Zurich will über die Zeit 75 Prozent des Gewinns oder mehr auszuschütten. Zuletzt hatten die Aktionäre 17 Franken je Aktie erhalten. Für das laufende Jahr wollte sich Greco noch nicht festlegen. „Aber bisher ist die Indikation für das Jahr durchaus positiv“, sagte er.

Große Übernahmen zeichnen sich bei dem Rivalen von Konzernen wie Allianz, Generali und Axa nicht ab. „Wir haben aus strategischer Sicht keinen Bedarf, zu akquirieren oder Geschäfte zu verkaufen“, sagte Greco. „Akquisition ist für uns wirklich eine taktische Entscheidung. Wir tun es, wenn es uns passend erscheint.“ Zurich hatte im April den Kauf des australischen Reisversicherers Cover-More abgeschlossen, mit rund 550 Millionen Dollar Transaktionsvolumen ein eher kleiner Deal.

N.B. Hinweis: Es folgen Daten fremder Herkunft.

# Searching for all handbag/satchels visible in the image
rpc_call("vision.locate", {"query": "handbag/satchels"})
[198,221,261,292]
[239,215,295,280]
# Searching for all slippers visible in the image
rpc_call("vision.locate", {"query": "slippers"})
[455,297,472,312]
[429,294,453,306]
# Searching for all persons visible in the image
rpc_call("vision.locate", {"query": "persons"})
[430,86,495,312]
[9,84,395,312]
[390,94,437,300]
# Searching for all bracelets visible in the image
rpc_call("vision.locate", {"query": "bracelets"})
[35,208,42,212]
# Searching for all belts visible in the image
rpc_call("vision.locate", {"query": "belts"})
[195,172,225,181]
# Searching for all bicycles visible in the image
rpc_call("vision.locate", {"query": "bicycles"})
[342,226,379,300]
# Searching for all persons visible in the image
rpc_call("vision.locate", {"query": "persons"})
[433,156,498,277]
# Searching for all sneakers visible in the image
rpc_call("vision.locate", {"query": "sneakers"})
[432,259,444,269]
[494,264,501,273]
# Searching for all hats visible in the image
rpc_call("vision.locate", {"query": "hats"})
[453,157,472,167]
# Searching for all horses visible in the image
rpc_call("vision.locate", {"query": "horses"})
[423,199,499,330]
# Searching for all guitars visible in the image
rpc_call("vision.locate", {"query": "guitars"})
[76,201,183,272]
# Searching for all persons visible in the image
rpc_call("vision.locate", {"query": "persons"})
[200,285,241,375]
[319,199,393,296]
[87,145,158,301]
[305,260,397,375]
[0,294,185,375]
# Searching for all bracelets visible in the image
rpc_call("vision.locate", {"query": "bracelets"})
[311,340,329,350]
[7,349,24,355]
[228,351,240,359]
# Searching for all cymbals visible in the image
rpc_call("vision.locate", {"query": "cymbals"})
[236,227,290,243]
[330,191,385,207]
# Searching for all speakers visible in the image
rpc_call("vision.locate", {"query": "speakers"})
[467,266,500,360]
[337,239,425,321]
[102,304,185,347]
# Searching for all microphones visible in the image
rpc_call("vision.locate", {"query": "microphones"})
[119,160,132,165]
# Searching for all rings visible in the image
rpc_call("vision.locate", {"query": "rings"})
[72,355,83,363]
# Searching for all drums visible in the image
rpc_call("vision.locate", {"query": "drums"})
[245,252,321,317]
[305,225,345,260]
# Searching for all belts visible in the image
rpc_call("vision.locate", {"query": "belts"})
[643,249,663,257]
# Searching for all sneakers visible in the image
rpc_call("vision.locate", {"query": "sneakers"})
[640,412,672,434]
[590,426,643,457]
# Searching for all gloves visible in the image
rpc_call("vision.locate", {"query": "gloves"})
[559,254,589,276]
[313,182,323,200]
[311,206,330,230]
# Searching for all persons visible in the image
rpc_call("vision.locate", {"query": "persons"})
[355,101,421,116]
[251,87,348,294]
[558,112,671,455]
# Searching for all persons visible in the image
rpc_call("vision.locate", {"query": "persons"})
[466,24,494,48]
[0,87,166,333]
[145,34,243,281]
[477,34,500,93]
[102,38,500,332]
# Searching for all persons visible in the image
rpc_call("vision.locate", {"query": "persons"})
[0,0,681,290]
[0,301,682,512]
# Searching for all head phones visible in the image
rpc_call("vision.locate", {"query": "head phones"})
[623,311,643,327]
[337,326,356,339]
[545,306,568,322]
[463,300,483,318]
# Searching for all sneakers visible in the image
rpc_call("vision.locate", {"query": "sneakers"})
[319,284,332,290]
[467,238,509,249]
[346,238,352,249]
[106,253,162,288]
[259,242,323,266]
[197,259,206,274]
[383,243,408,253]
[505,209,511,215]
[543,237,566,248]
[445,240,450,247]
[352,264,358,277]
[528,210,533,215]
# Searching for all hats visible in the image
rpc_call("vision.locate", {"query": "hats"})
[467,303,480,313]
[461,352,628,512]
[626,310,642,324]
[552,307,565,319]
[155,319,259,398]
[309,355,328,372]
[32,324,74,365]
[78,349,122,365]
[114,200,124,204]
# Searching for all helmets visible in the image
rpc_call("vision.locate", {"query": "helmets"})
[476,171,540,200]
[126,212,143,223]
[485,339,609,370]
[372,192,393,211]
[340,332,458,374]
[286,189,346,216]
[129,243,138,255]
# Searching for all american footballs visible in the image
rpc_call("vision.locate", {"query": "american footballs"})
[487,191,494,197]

Der Gewinnsprung im Zeitraum April bis Juni konnte das schwache Auftaktquartal nicht ganz ausbügeln. Nach sechs Monaten stand mit 1,5 Milliarden Dollar unter dem Strich, sieben Prozent weniger als ein Jahr zuvor. Im ersten Vierteljahr hatte eine gesetzlich vorgeschriebene Reserveaufstockung in Teilen Großbritanniens das Ergebnis kräftig geschmälert. Wie andere Versicherer auch musste Zurich Anfang 2017 in England und Wales mehr Geld zur Seite legen, weil die britische Regierung einen Zinssatz - die sogenannte Ogden-Rate - senkte, der zur Berechnung von Forderungen aus Personenschäden und Unfällen herangezogen wird. Die Prämieneinnahmen des Konzerns gingen von Januar bis Juni um zwei Prozent auf 26,5 Milliarden Dollar zurück.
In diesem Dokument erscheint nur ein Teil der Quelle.